While influencer marketing has been around for a long time, marketers are tapping into the value of influential, trusted third parties to share their brand stories in record numbers.
Clorox CMO Eric Reynolds said recently that influencer marketing and the amount of time the company’s brands spend on strategically thoughtful approaches to influencer by brand has shifted dramatically.
“It’s been a sea change in the last few years,” he said. “Clorox is a house of brands and there’s all kinds of influencer strategies and all kinds of different applications. But having other people tell our brand story as the first invitation, the first idea, is very powerful. The more we invest there it has returns and its suddenly influencing the rest of our marketing mix.”
Brands plan to increase spending on influencer marketing this year, according to a 2018 report from the World Federation of Advertisers. The goal is primarily to boost brand awareness (86 percent) reach targeted/new audiences (74 percent) and to improve brand advocacy (69 percent).
Brand marketers worry about a lot of things when putting their trust in influencers and spend time carefully vetting their choices. The quality of followers was cited as “absolutely essential” as were standards of transparency. But it doesn’t help when popular influencers like YouTuber Gabbie Hanna push out fake content. Hanna, who has 3.8 million Instagram followers, used Photoshop and footage from friends to appear as if she had attended the recent Coachella Valley Music and Arts Festival. She appeared in a post with pink hair and a mesh top looking happy, Mashable reported. She ultimately came clean to her followers, but left the message that influencer content is not always what it appears to be. Those types of stunts can affect the overall trustworthiness of other influencers’ content.
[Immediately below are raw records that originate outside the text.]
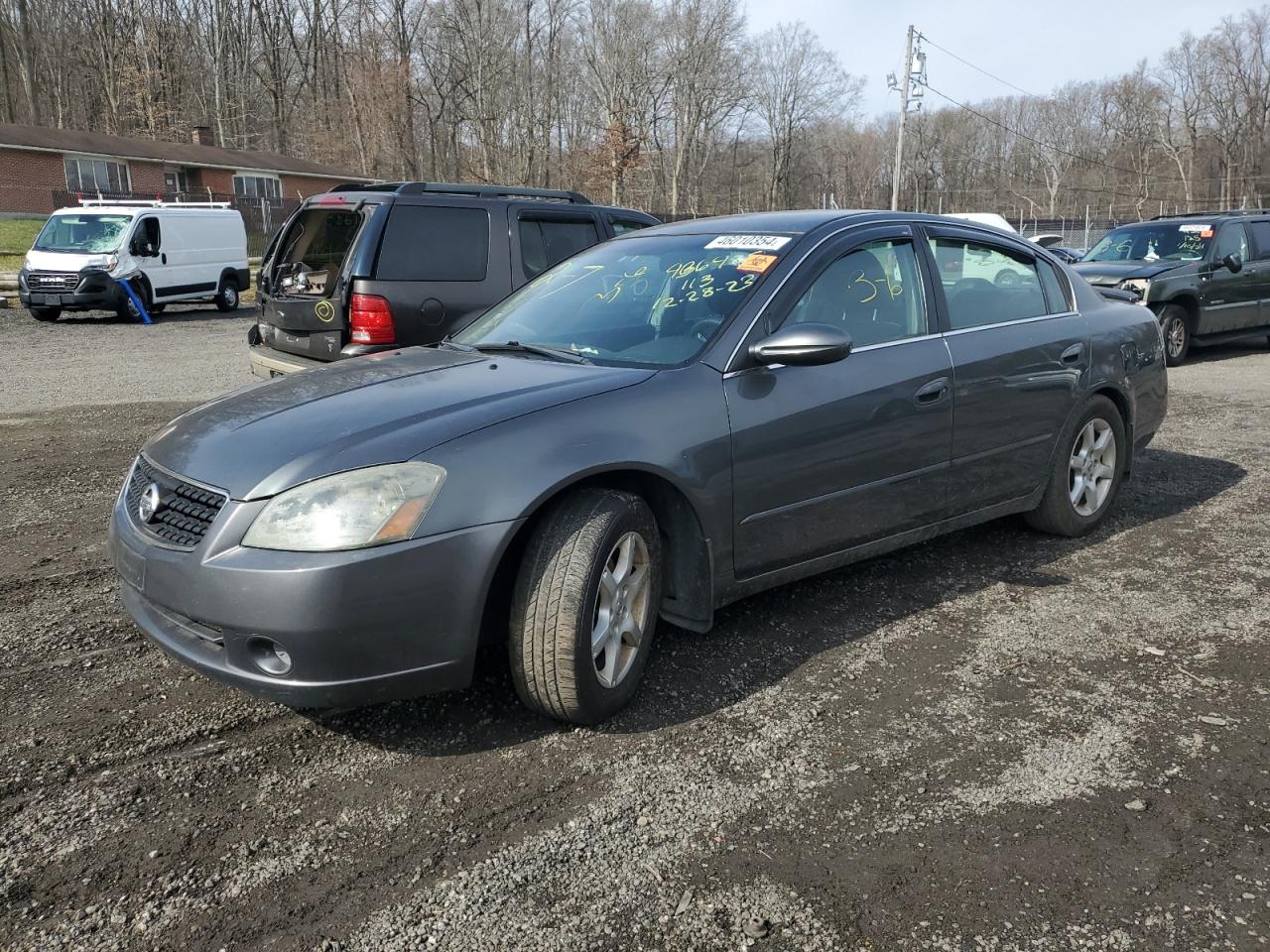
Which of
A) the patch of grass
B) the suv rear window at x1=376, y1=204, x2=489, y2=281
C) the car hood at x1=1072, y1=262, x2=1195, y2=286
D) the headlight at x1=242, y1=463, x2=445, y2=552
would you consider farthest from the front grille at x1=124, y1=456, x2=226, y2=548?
the patch of grass

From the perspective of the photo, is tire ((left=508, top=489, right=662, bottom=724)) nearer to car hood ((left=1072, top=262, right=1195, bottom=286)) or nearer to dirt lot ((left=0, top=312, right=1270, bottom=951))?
dirt lot ((left=0, top=312, right=1270, bottom=951))

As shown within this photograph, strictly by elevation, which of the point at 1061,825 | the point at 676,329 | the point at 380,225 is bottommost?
the point at 1061,825

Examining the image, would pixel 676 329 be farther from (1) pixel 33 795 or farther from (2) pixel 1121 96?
(2) pixel 1121 96

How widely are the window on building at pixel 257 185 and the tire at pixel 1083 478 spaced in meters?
45.1

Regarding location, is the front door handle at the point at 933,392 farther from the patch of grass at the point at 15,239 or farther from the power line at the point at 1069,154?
the power line at the point at 1069,154

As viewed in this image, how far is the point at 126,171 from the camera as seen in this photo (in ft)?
135

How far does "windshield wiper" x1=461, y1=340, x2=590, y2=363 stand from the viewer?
12.2 ft

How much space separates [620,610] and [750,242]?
167cm

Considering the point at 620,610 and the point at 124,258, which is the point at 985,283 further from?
the point at 124,258

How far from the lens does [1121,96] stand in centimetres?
8375

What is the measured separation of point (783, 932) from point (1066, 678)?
180 centimetres

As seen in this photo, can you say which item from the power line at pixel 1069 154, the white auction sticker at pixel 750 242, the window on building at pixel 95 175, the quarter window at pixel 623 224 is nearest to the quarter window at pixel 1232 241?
the quarter window at pixel 623 224

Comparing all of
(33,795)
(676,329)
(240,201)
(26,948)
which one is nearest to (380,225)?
(676,329)

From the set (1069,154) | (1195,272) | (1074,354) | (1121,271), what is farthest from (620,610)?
(1069,154)
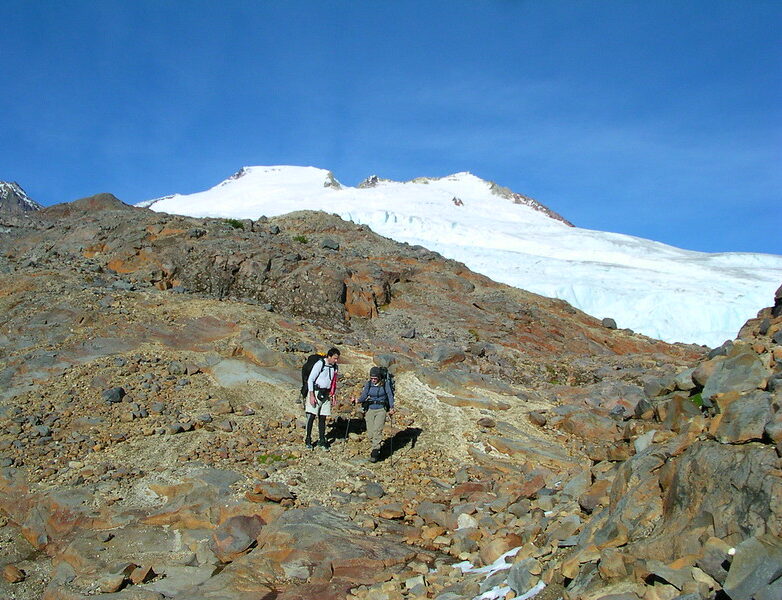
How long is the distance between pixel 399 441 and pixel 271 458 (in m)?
2.36

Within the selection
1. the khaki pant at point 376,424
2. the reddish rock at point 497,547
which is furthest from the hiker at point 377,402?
the reddish rock at point 497,547

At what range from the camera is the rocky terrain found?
5.07 m

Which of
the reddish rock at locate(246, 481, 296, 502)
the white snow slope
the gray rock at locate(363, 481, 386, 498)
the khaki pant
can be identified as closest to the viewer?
the reddish rock at locate(246, 481, 296, 502)

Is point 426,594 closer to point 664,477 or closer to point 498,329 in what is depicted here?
point 664,477

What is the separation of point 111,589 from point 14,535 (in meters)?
2.29

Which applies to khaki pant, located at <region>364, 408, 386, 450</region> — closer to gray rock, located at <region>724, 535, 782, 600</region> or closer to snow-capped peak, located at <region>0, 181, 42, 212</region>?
gray rock, located at <region>724, 535, 782, 600</region>

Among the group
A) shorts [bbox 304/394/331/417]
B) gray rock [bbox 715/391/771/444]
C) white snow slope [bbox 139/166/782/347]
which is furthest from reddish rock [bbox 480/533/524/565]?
white snow slope [bbox 139/166/782/347]

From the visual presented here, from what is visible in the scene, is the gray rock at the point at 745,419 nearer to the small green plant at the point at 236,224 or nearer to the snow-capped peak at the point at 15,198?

Josh Cole, CMO at Sky Zone, the indoor trampoline park and experiential entertainment company, uses influencers to engage its core audience 8-to-15 year olds.
One recent campaign to promote the purchase of 30-day passes was the “March Mania Shot Contest.” Three influencers were hired and contracted to each do three Instagram posts, 10 Instagram Stories and five YouTube videos (three paid and two organic). The message was to go to Sky Zone March 15th and 16th to enter the contest for a chance to win a 30-day Jump Pass. One of the influencers, Tristan Jass, AKA 2HYPE, posted this YouTube video.
The potential reach was 6.8 million and returned 164,000 engagements and 1.8 million year-to-date views.
Cole shares how his brand ensures a successful and authentic influencer program.
1. Thoroughly vet influencers to ensure the partner aligns with brand goals and beliefs.
2. Review all paid content prior to it being published to ensure brand messaging, and in Sky Zone’s case, park safety rules and regulations are being met.
3. Create a clear contract that outlines expectations ahead of time for both parties.
4. Abide by FTC Guidelines. Failure to properly disclose sponsored content can land both your brand and your influencer partner in hot water. Include this language in your contracts with influencers.